=== Data records ===

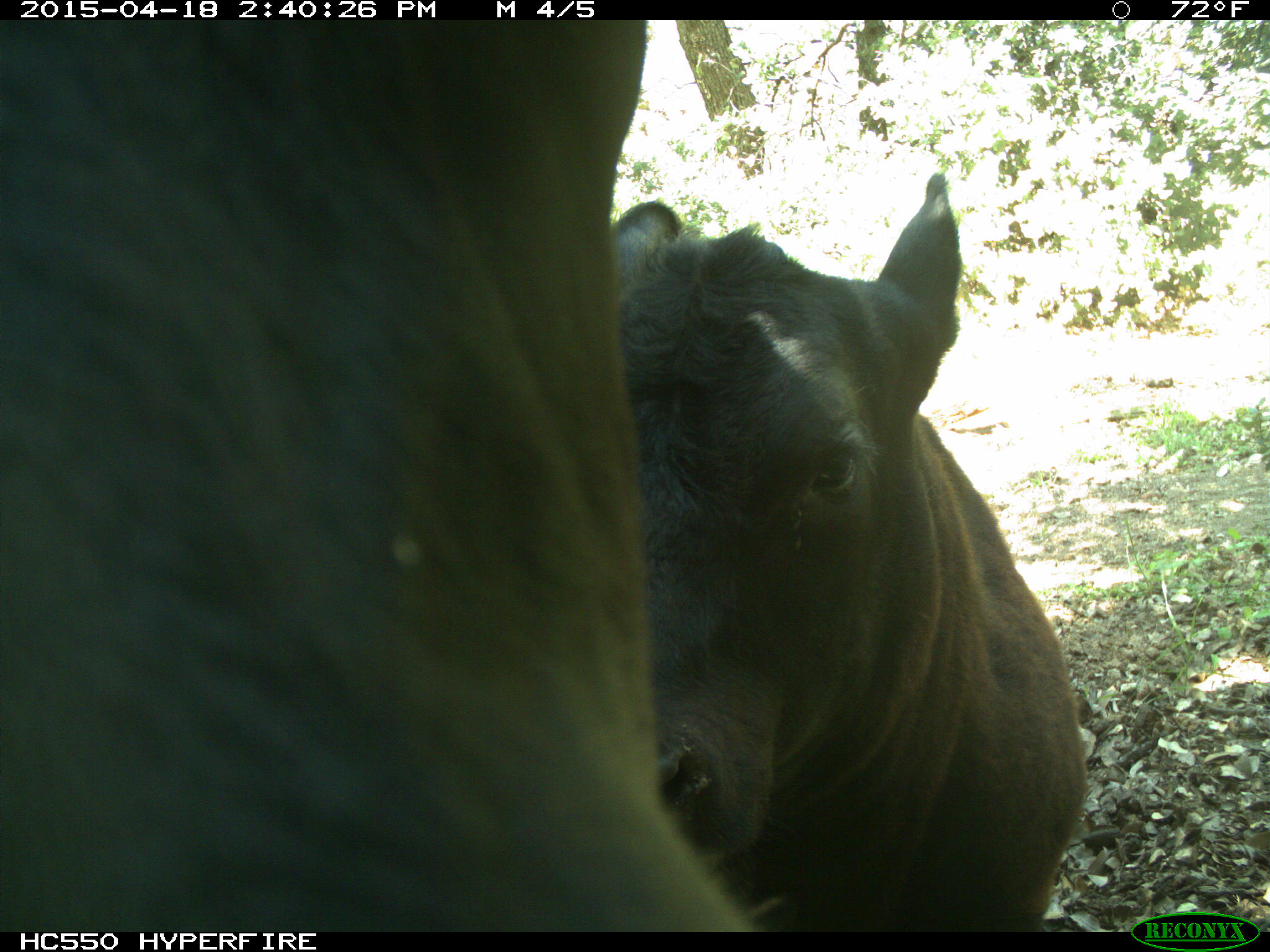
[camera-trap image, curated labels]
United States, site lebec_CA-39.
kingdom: Animalia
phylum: Chordata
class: Mammalia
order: Artiodactyla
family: Bovidae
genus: Bos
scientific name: Bos taurus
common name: domestic cow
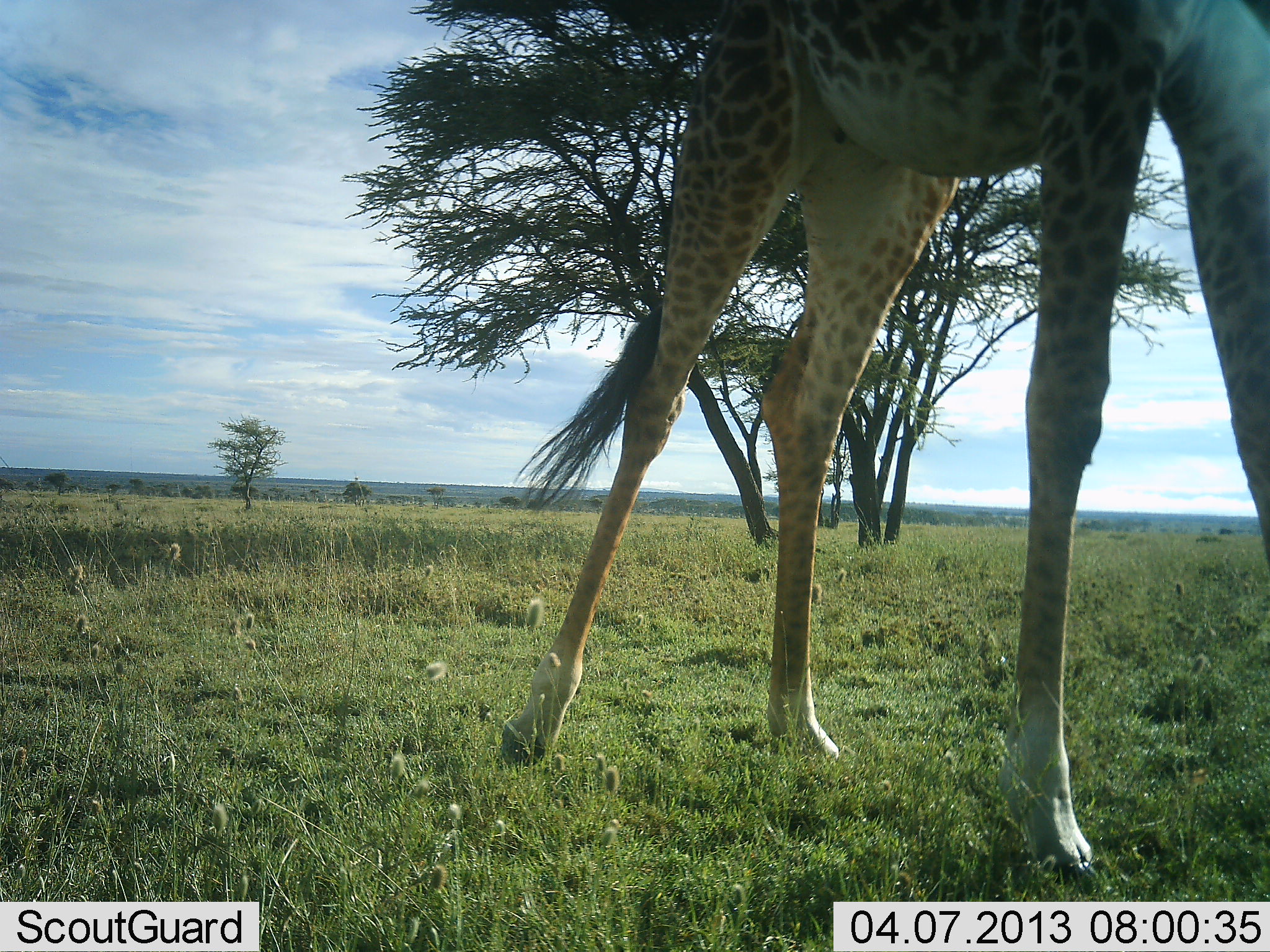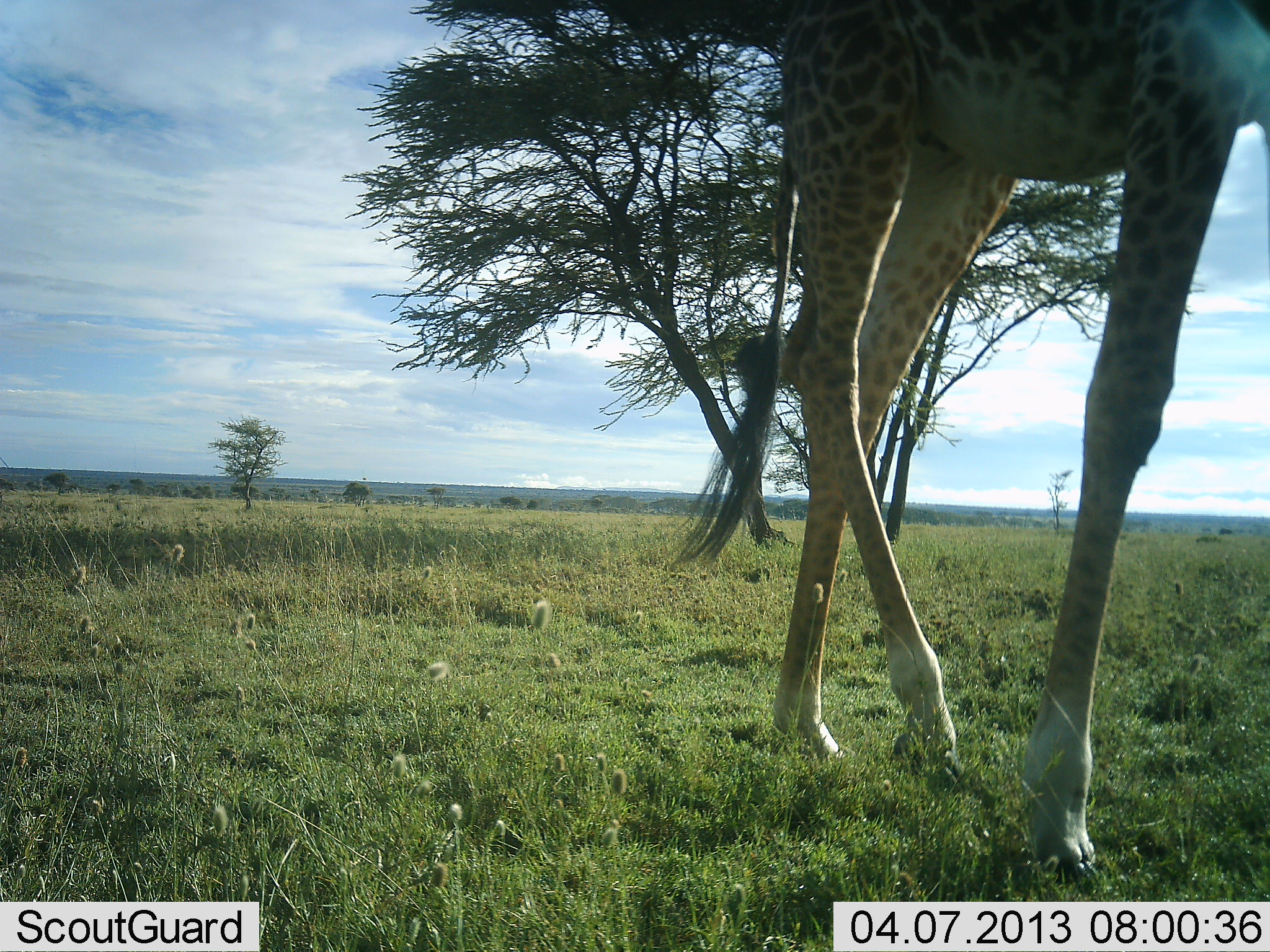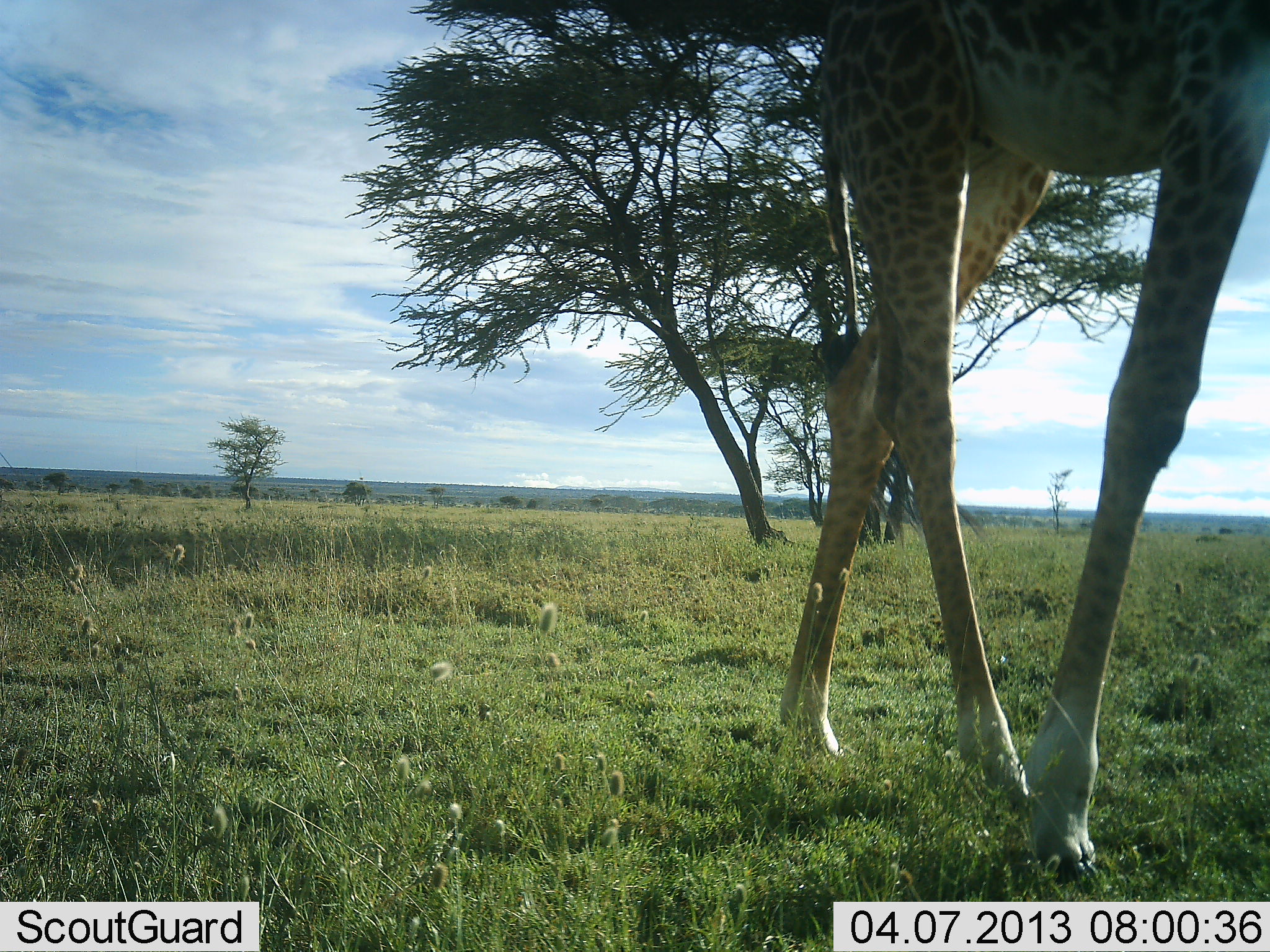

===

Task instructions: Please transcribe the entries exactly, omitting the images.

Answer to this exercise:
[camera-trap image, curated labels]
United States, site lebec_CA-39.
kingdom: Animalia
phylum: Chordata
class: Mammalia
order: Artiodactyla
family: Bovidae
genus: Bos
scientific name: Bos taurus
common name: domestic cow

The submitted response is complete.